Exercise aim: Without including pictures, set down every record exactly as it stands.

Short text fragments from websites
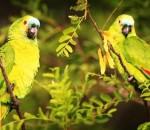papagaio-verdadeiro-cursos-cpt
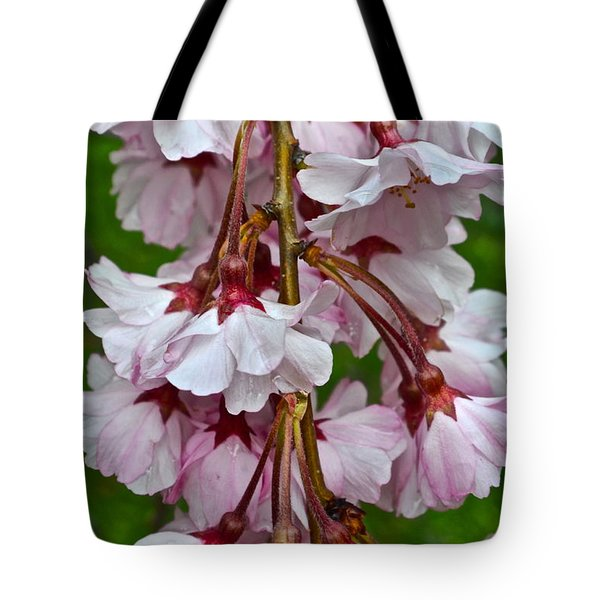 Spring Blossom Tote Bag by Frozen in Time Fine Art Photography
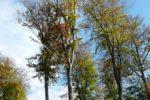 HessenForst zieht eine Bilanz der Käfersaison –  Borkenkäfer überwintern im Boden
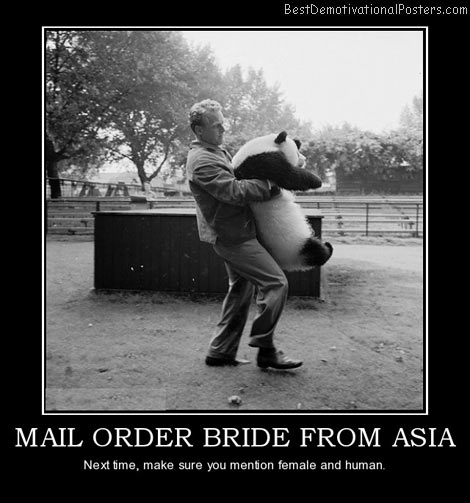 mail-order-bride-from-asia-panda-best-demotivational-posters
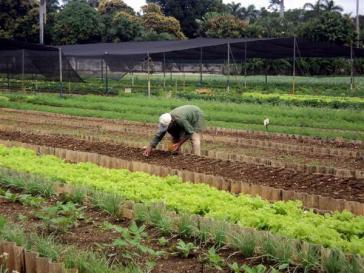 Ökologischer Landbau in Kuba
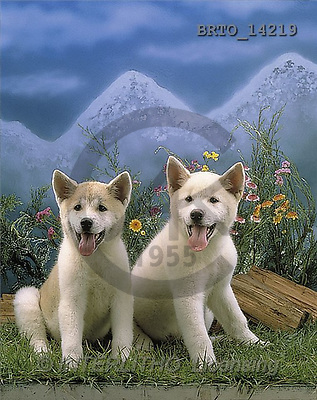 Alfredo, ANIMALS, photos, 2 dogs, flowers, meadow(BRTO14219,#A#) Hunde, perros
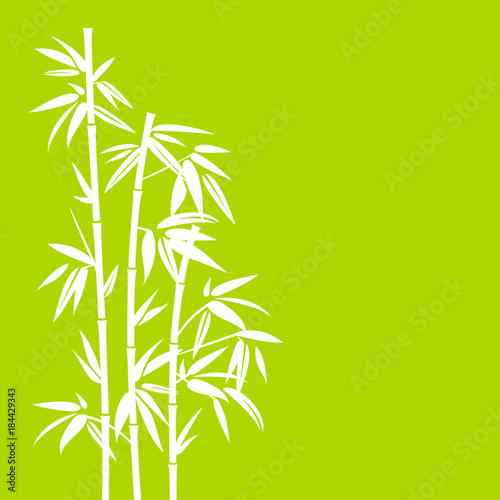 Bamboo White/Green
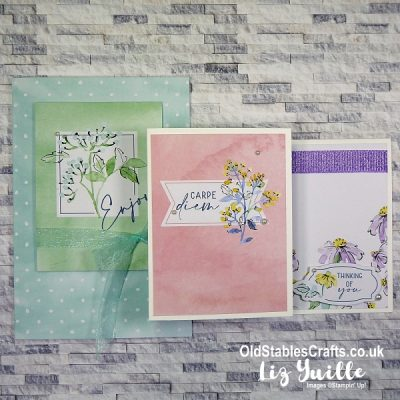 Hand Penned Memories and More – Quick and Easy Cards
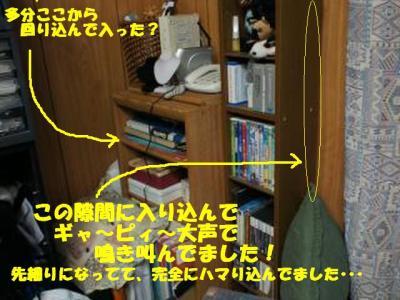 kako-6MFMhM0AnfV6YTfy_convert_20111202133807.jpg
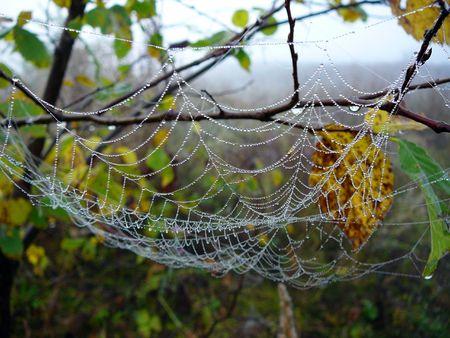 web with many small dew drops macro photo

Finished task:
papagaio-verdadeiro-cursos-cpt
 Spring Blossom Tote Bag by Frozen in Time Fine Art Photography
 HessenForst zieht eine Bilanz der Käfersaison –  Borkenkäfer überwintern im Boden
 mail-order-bride-from-asia-panda-best-demotivational-posters
 Ökologischer Landbau in Kuba
 Alfredo, ANIMALS, photos, 2 dogs, flowers, meadow(BRTO14219,#A#) Hunde, perros
 Bamboo White/Green
 Hand Penned Memories and More – Quick and Easy Cards
 kako-6MFMhM0AnfV6YTfy_convert_20111202133807.jpg
 web with many small dew drops macro photo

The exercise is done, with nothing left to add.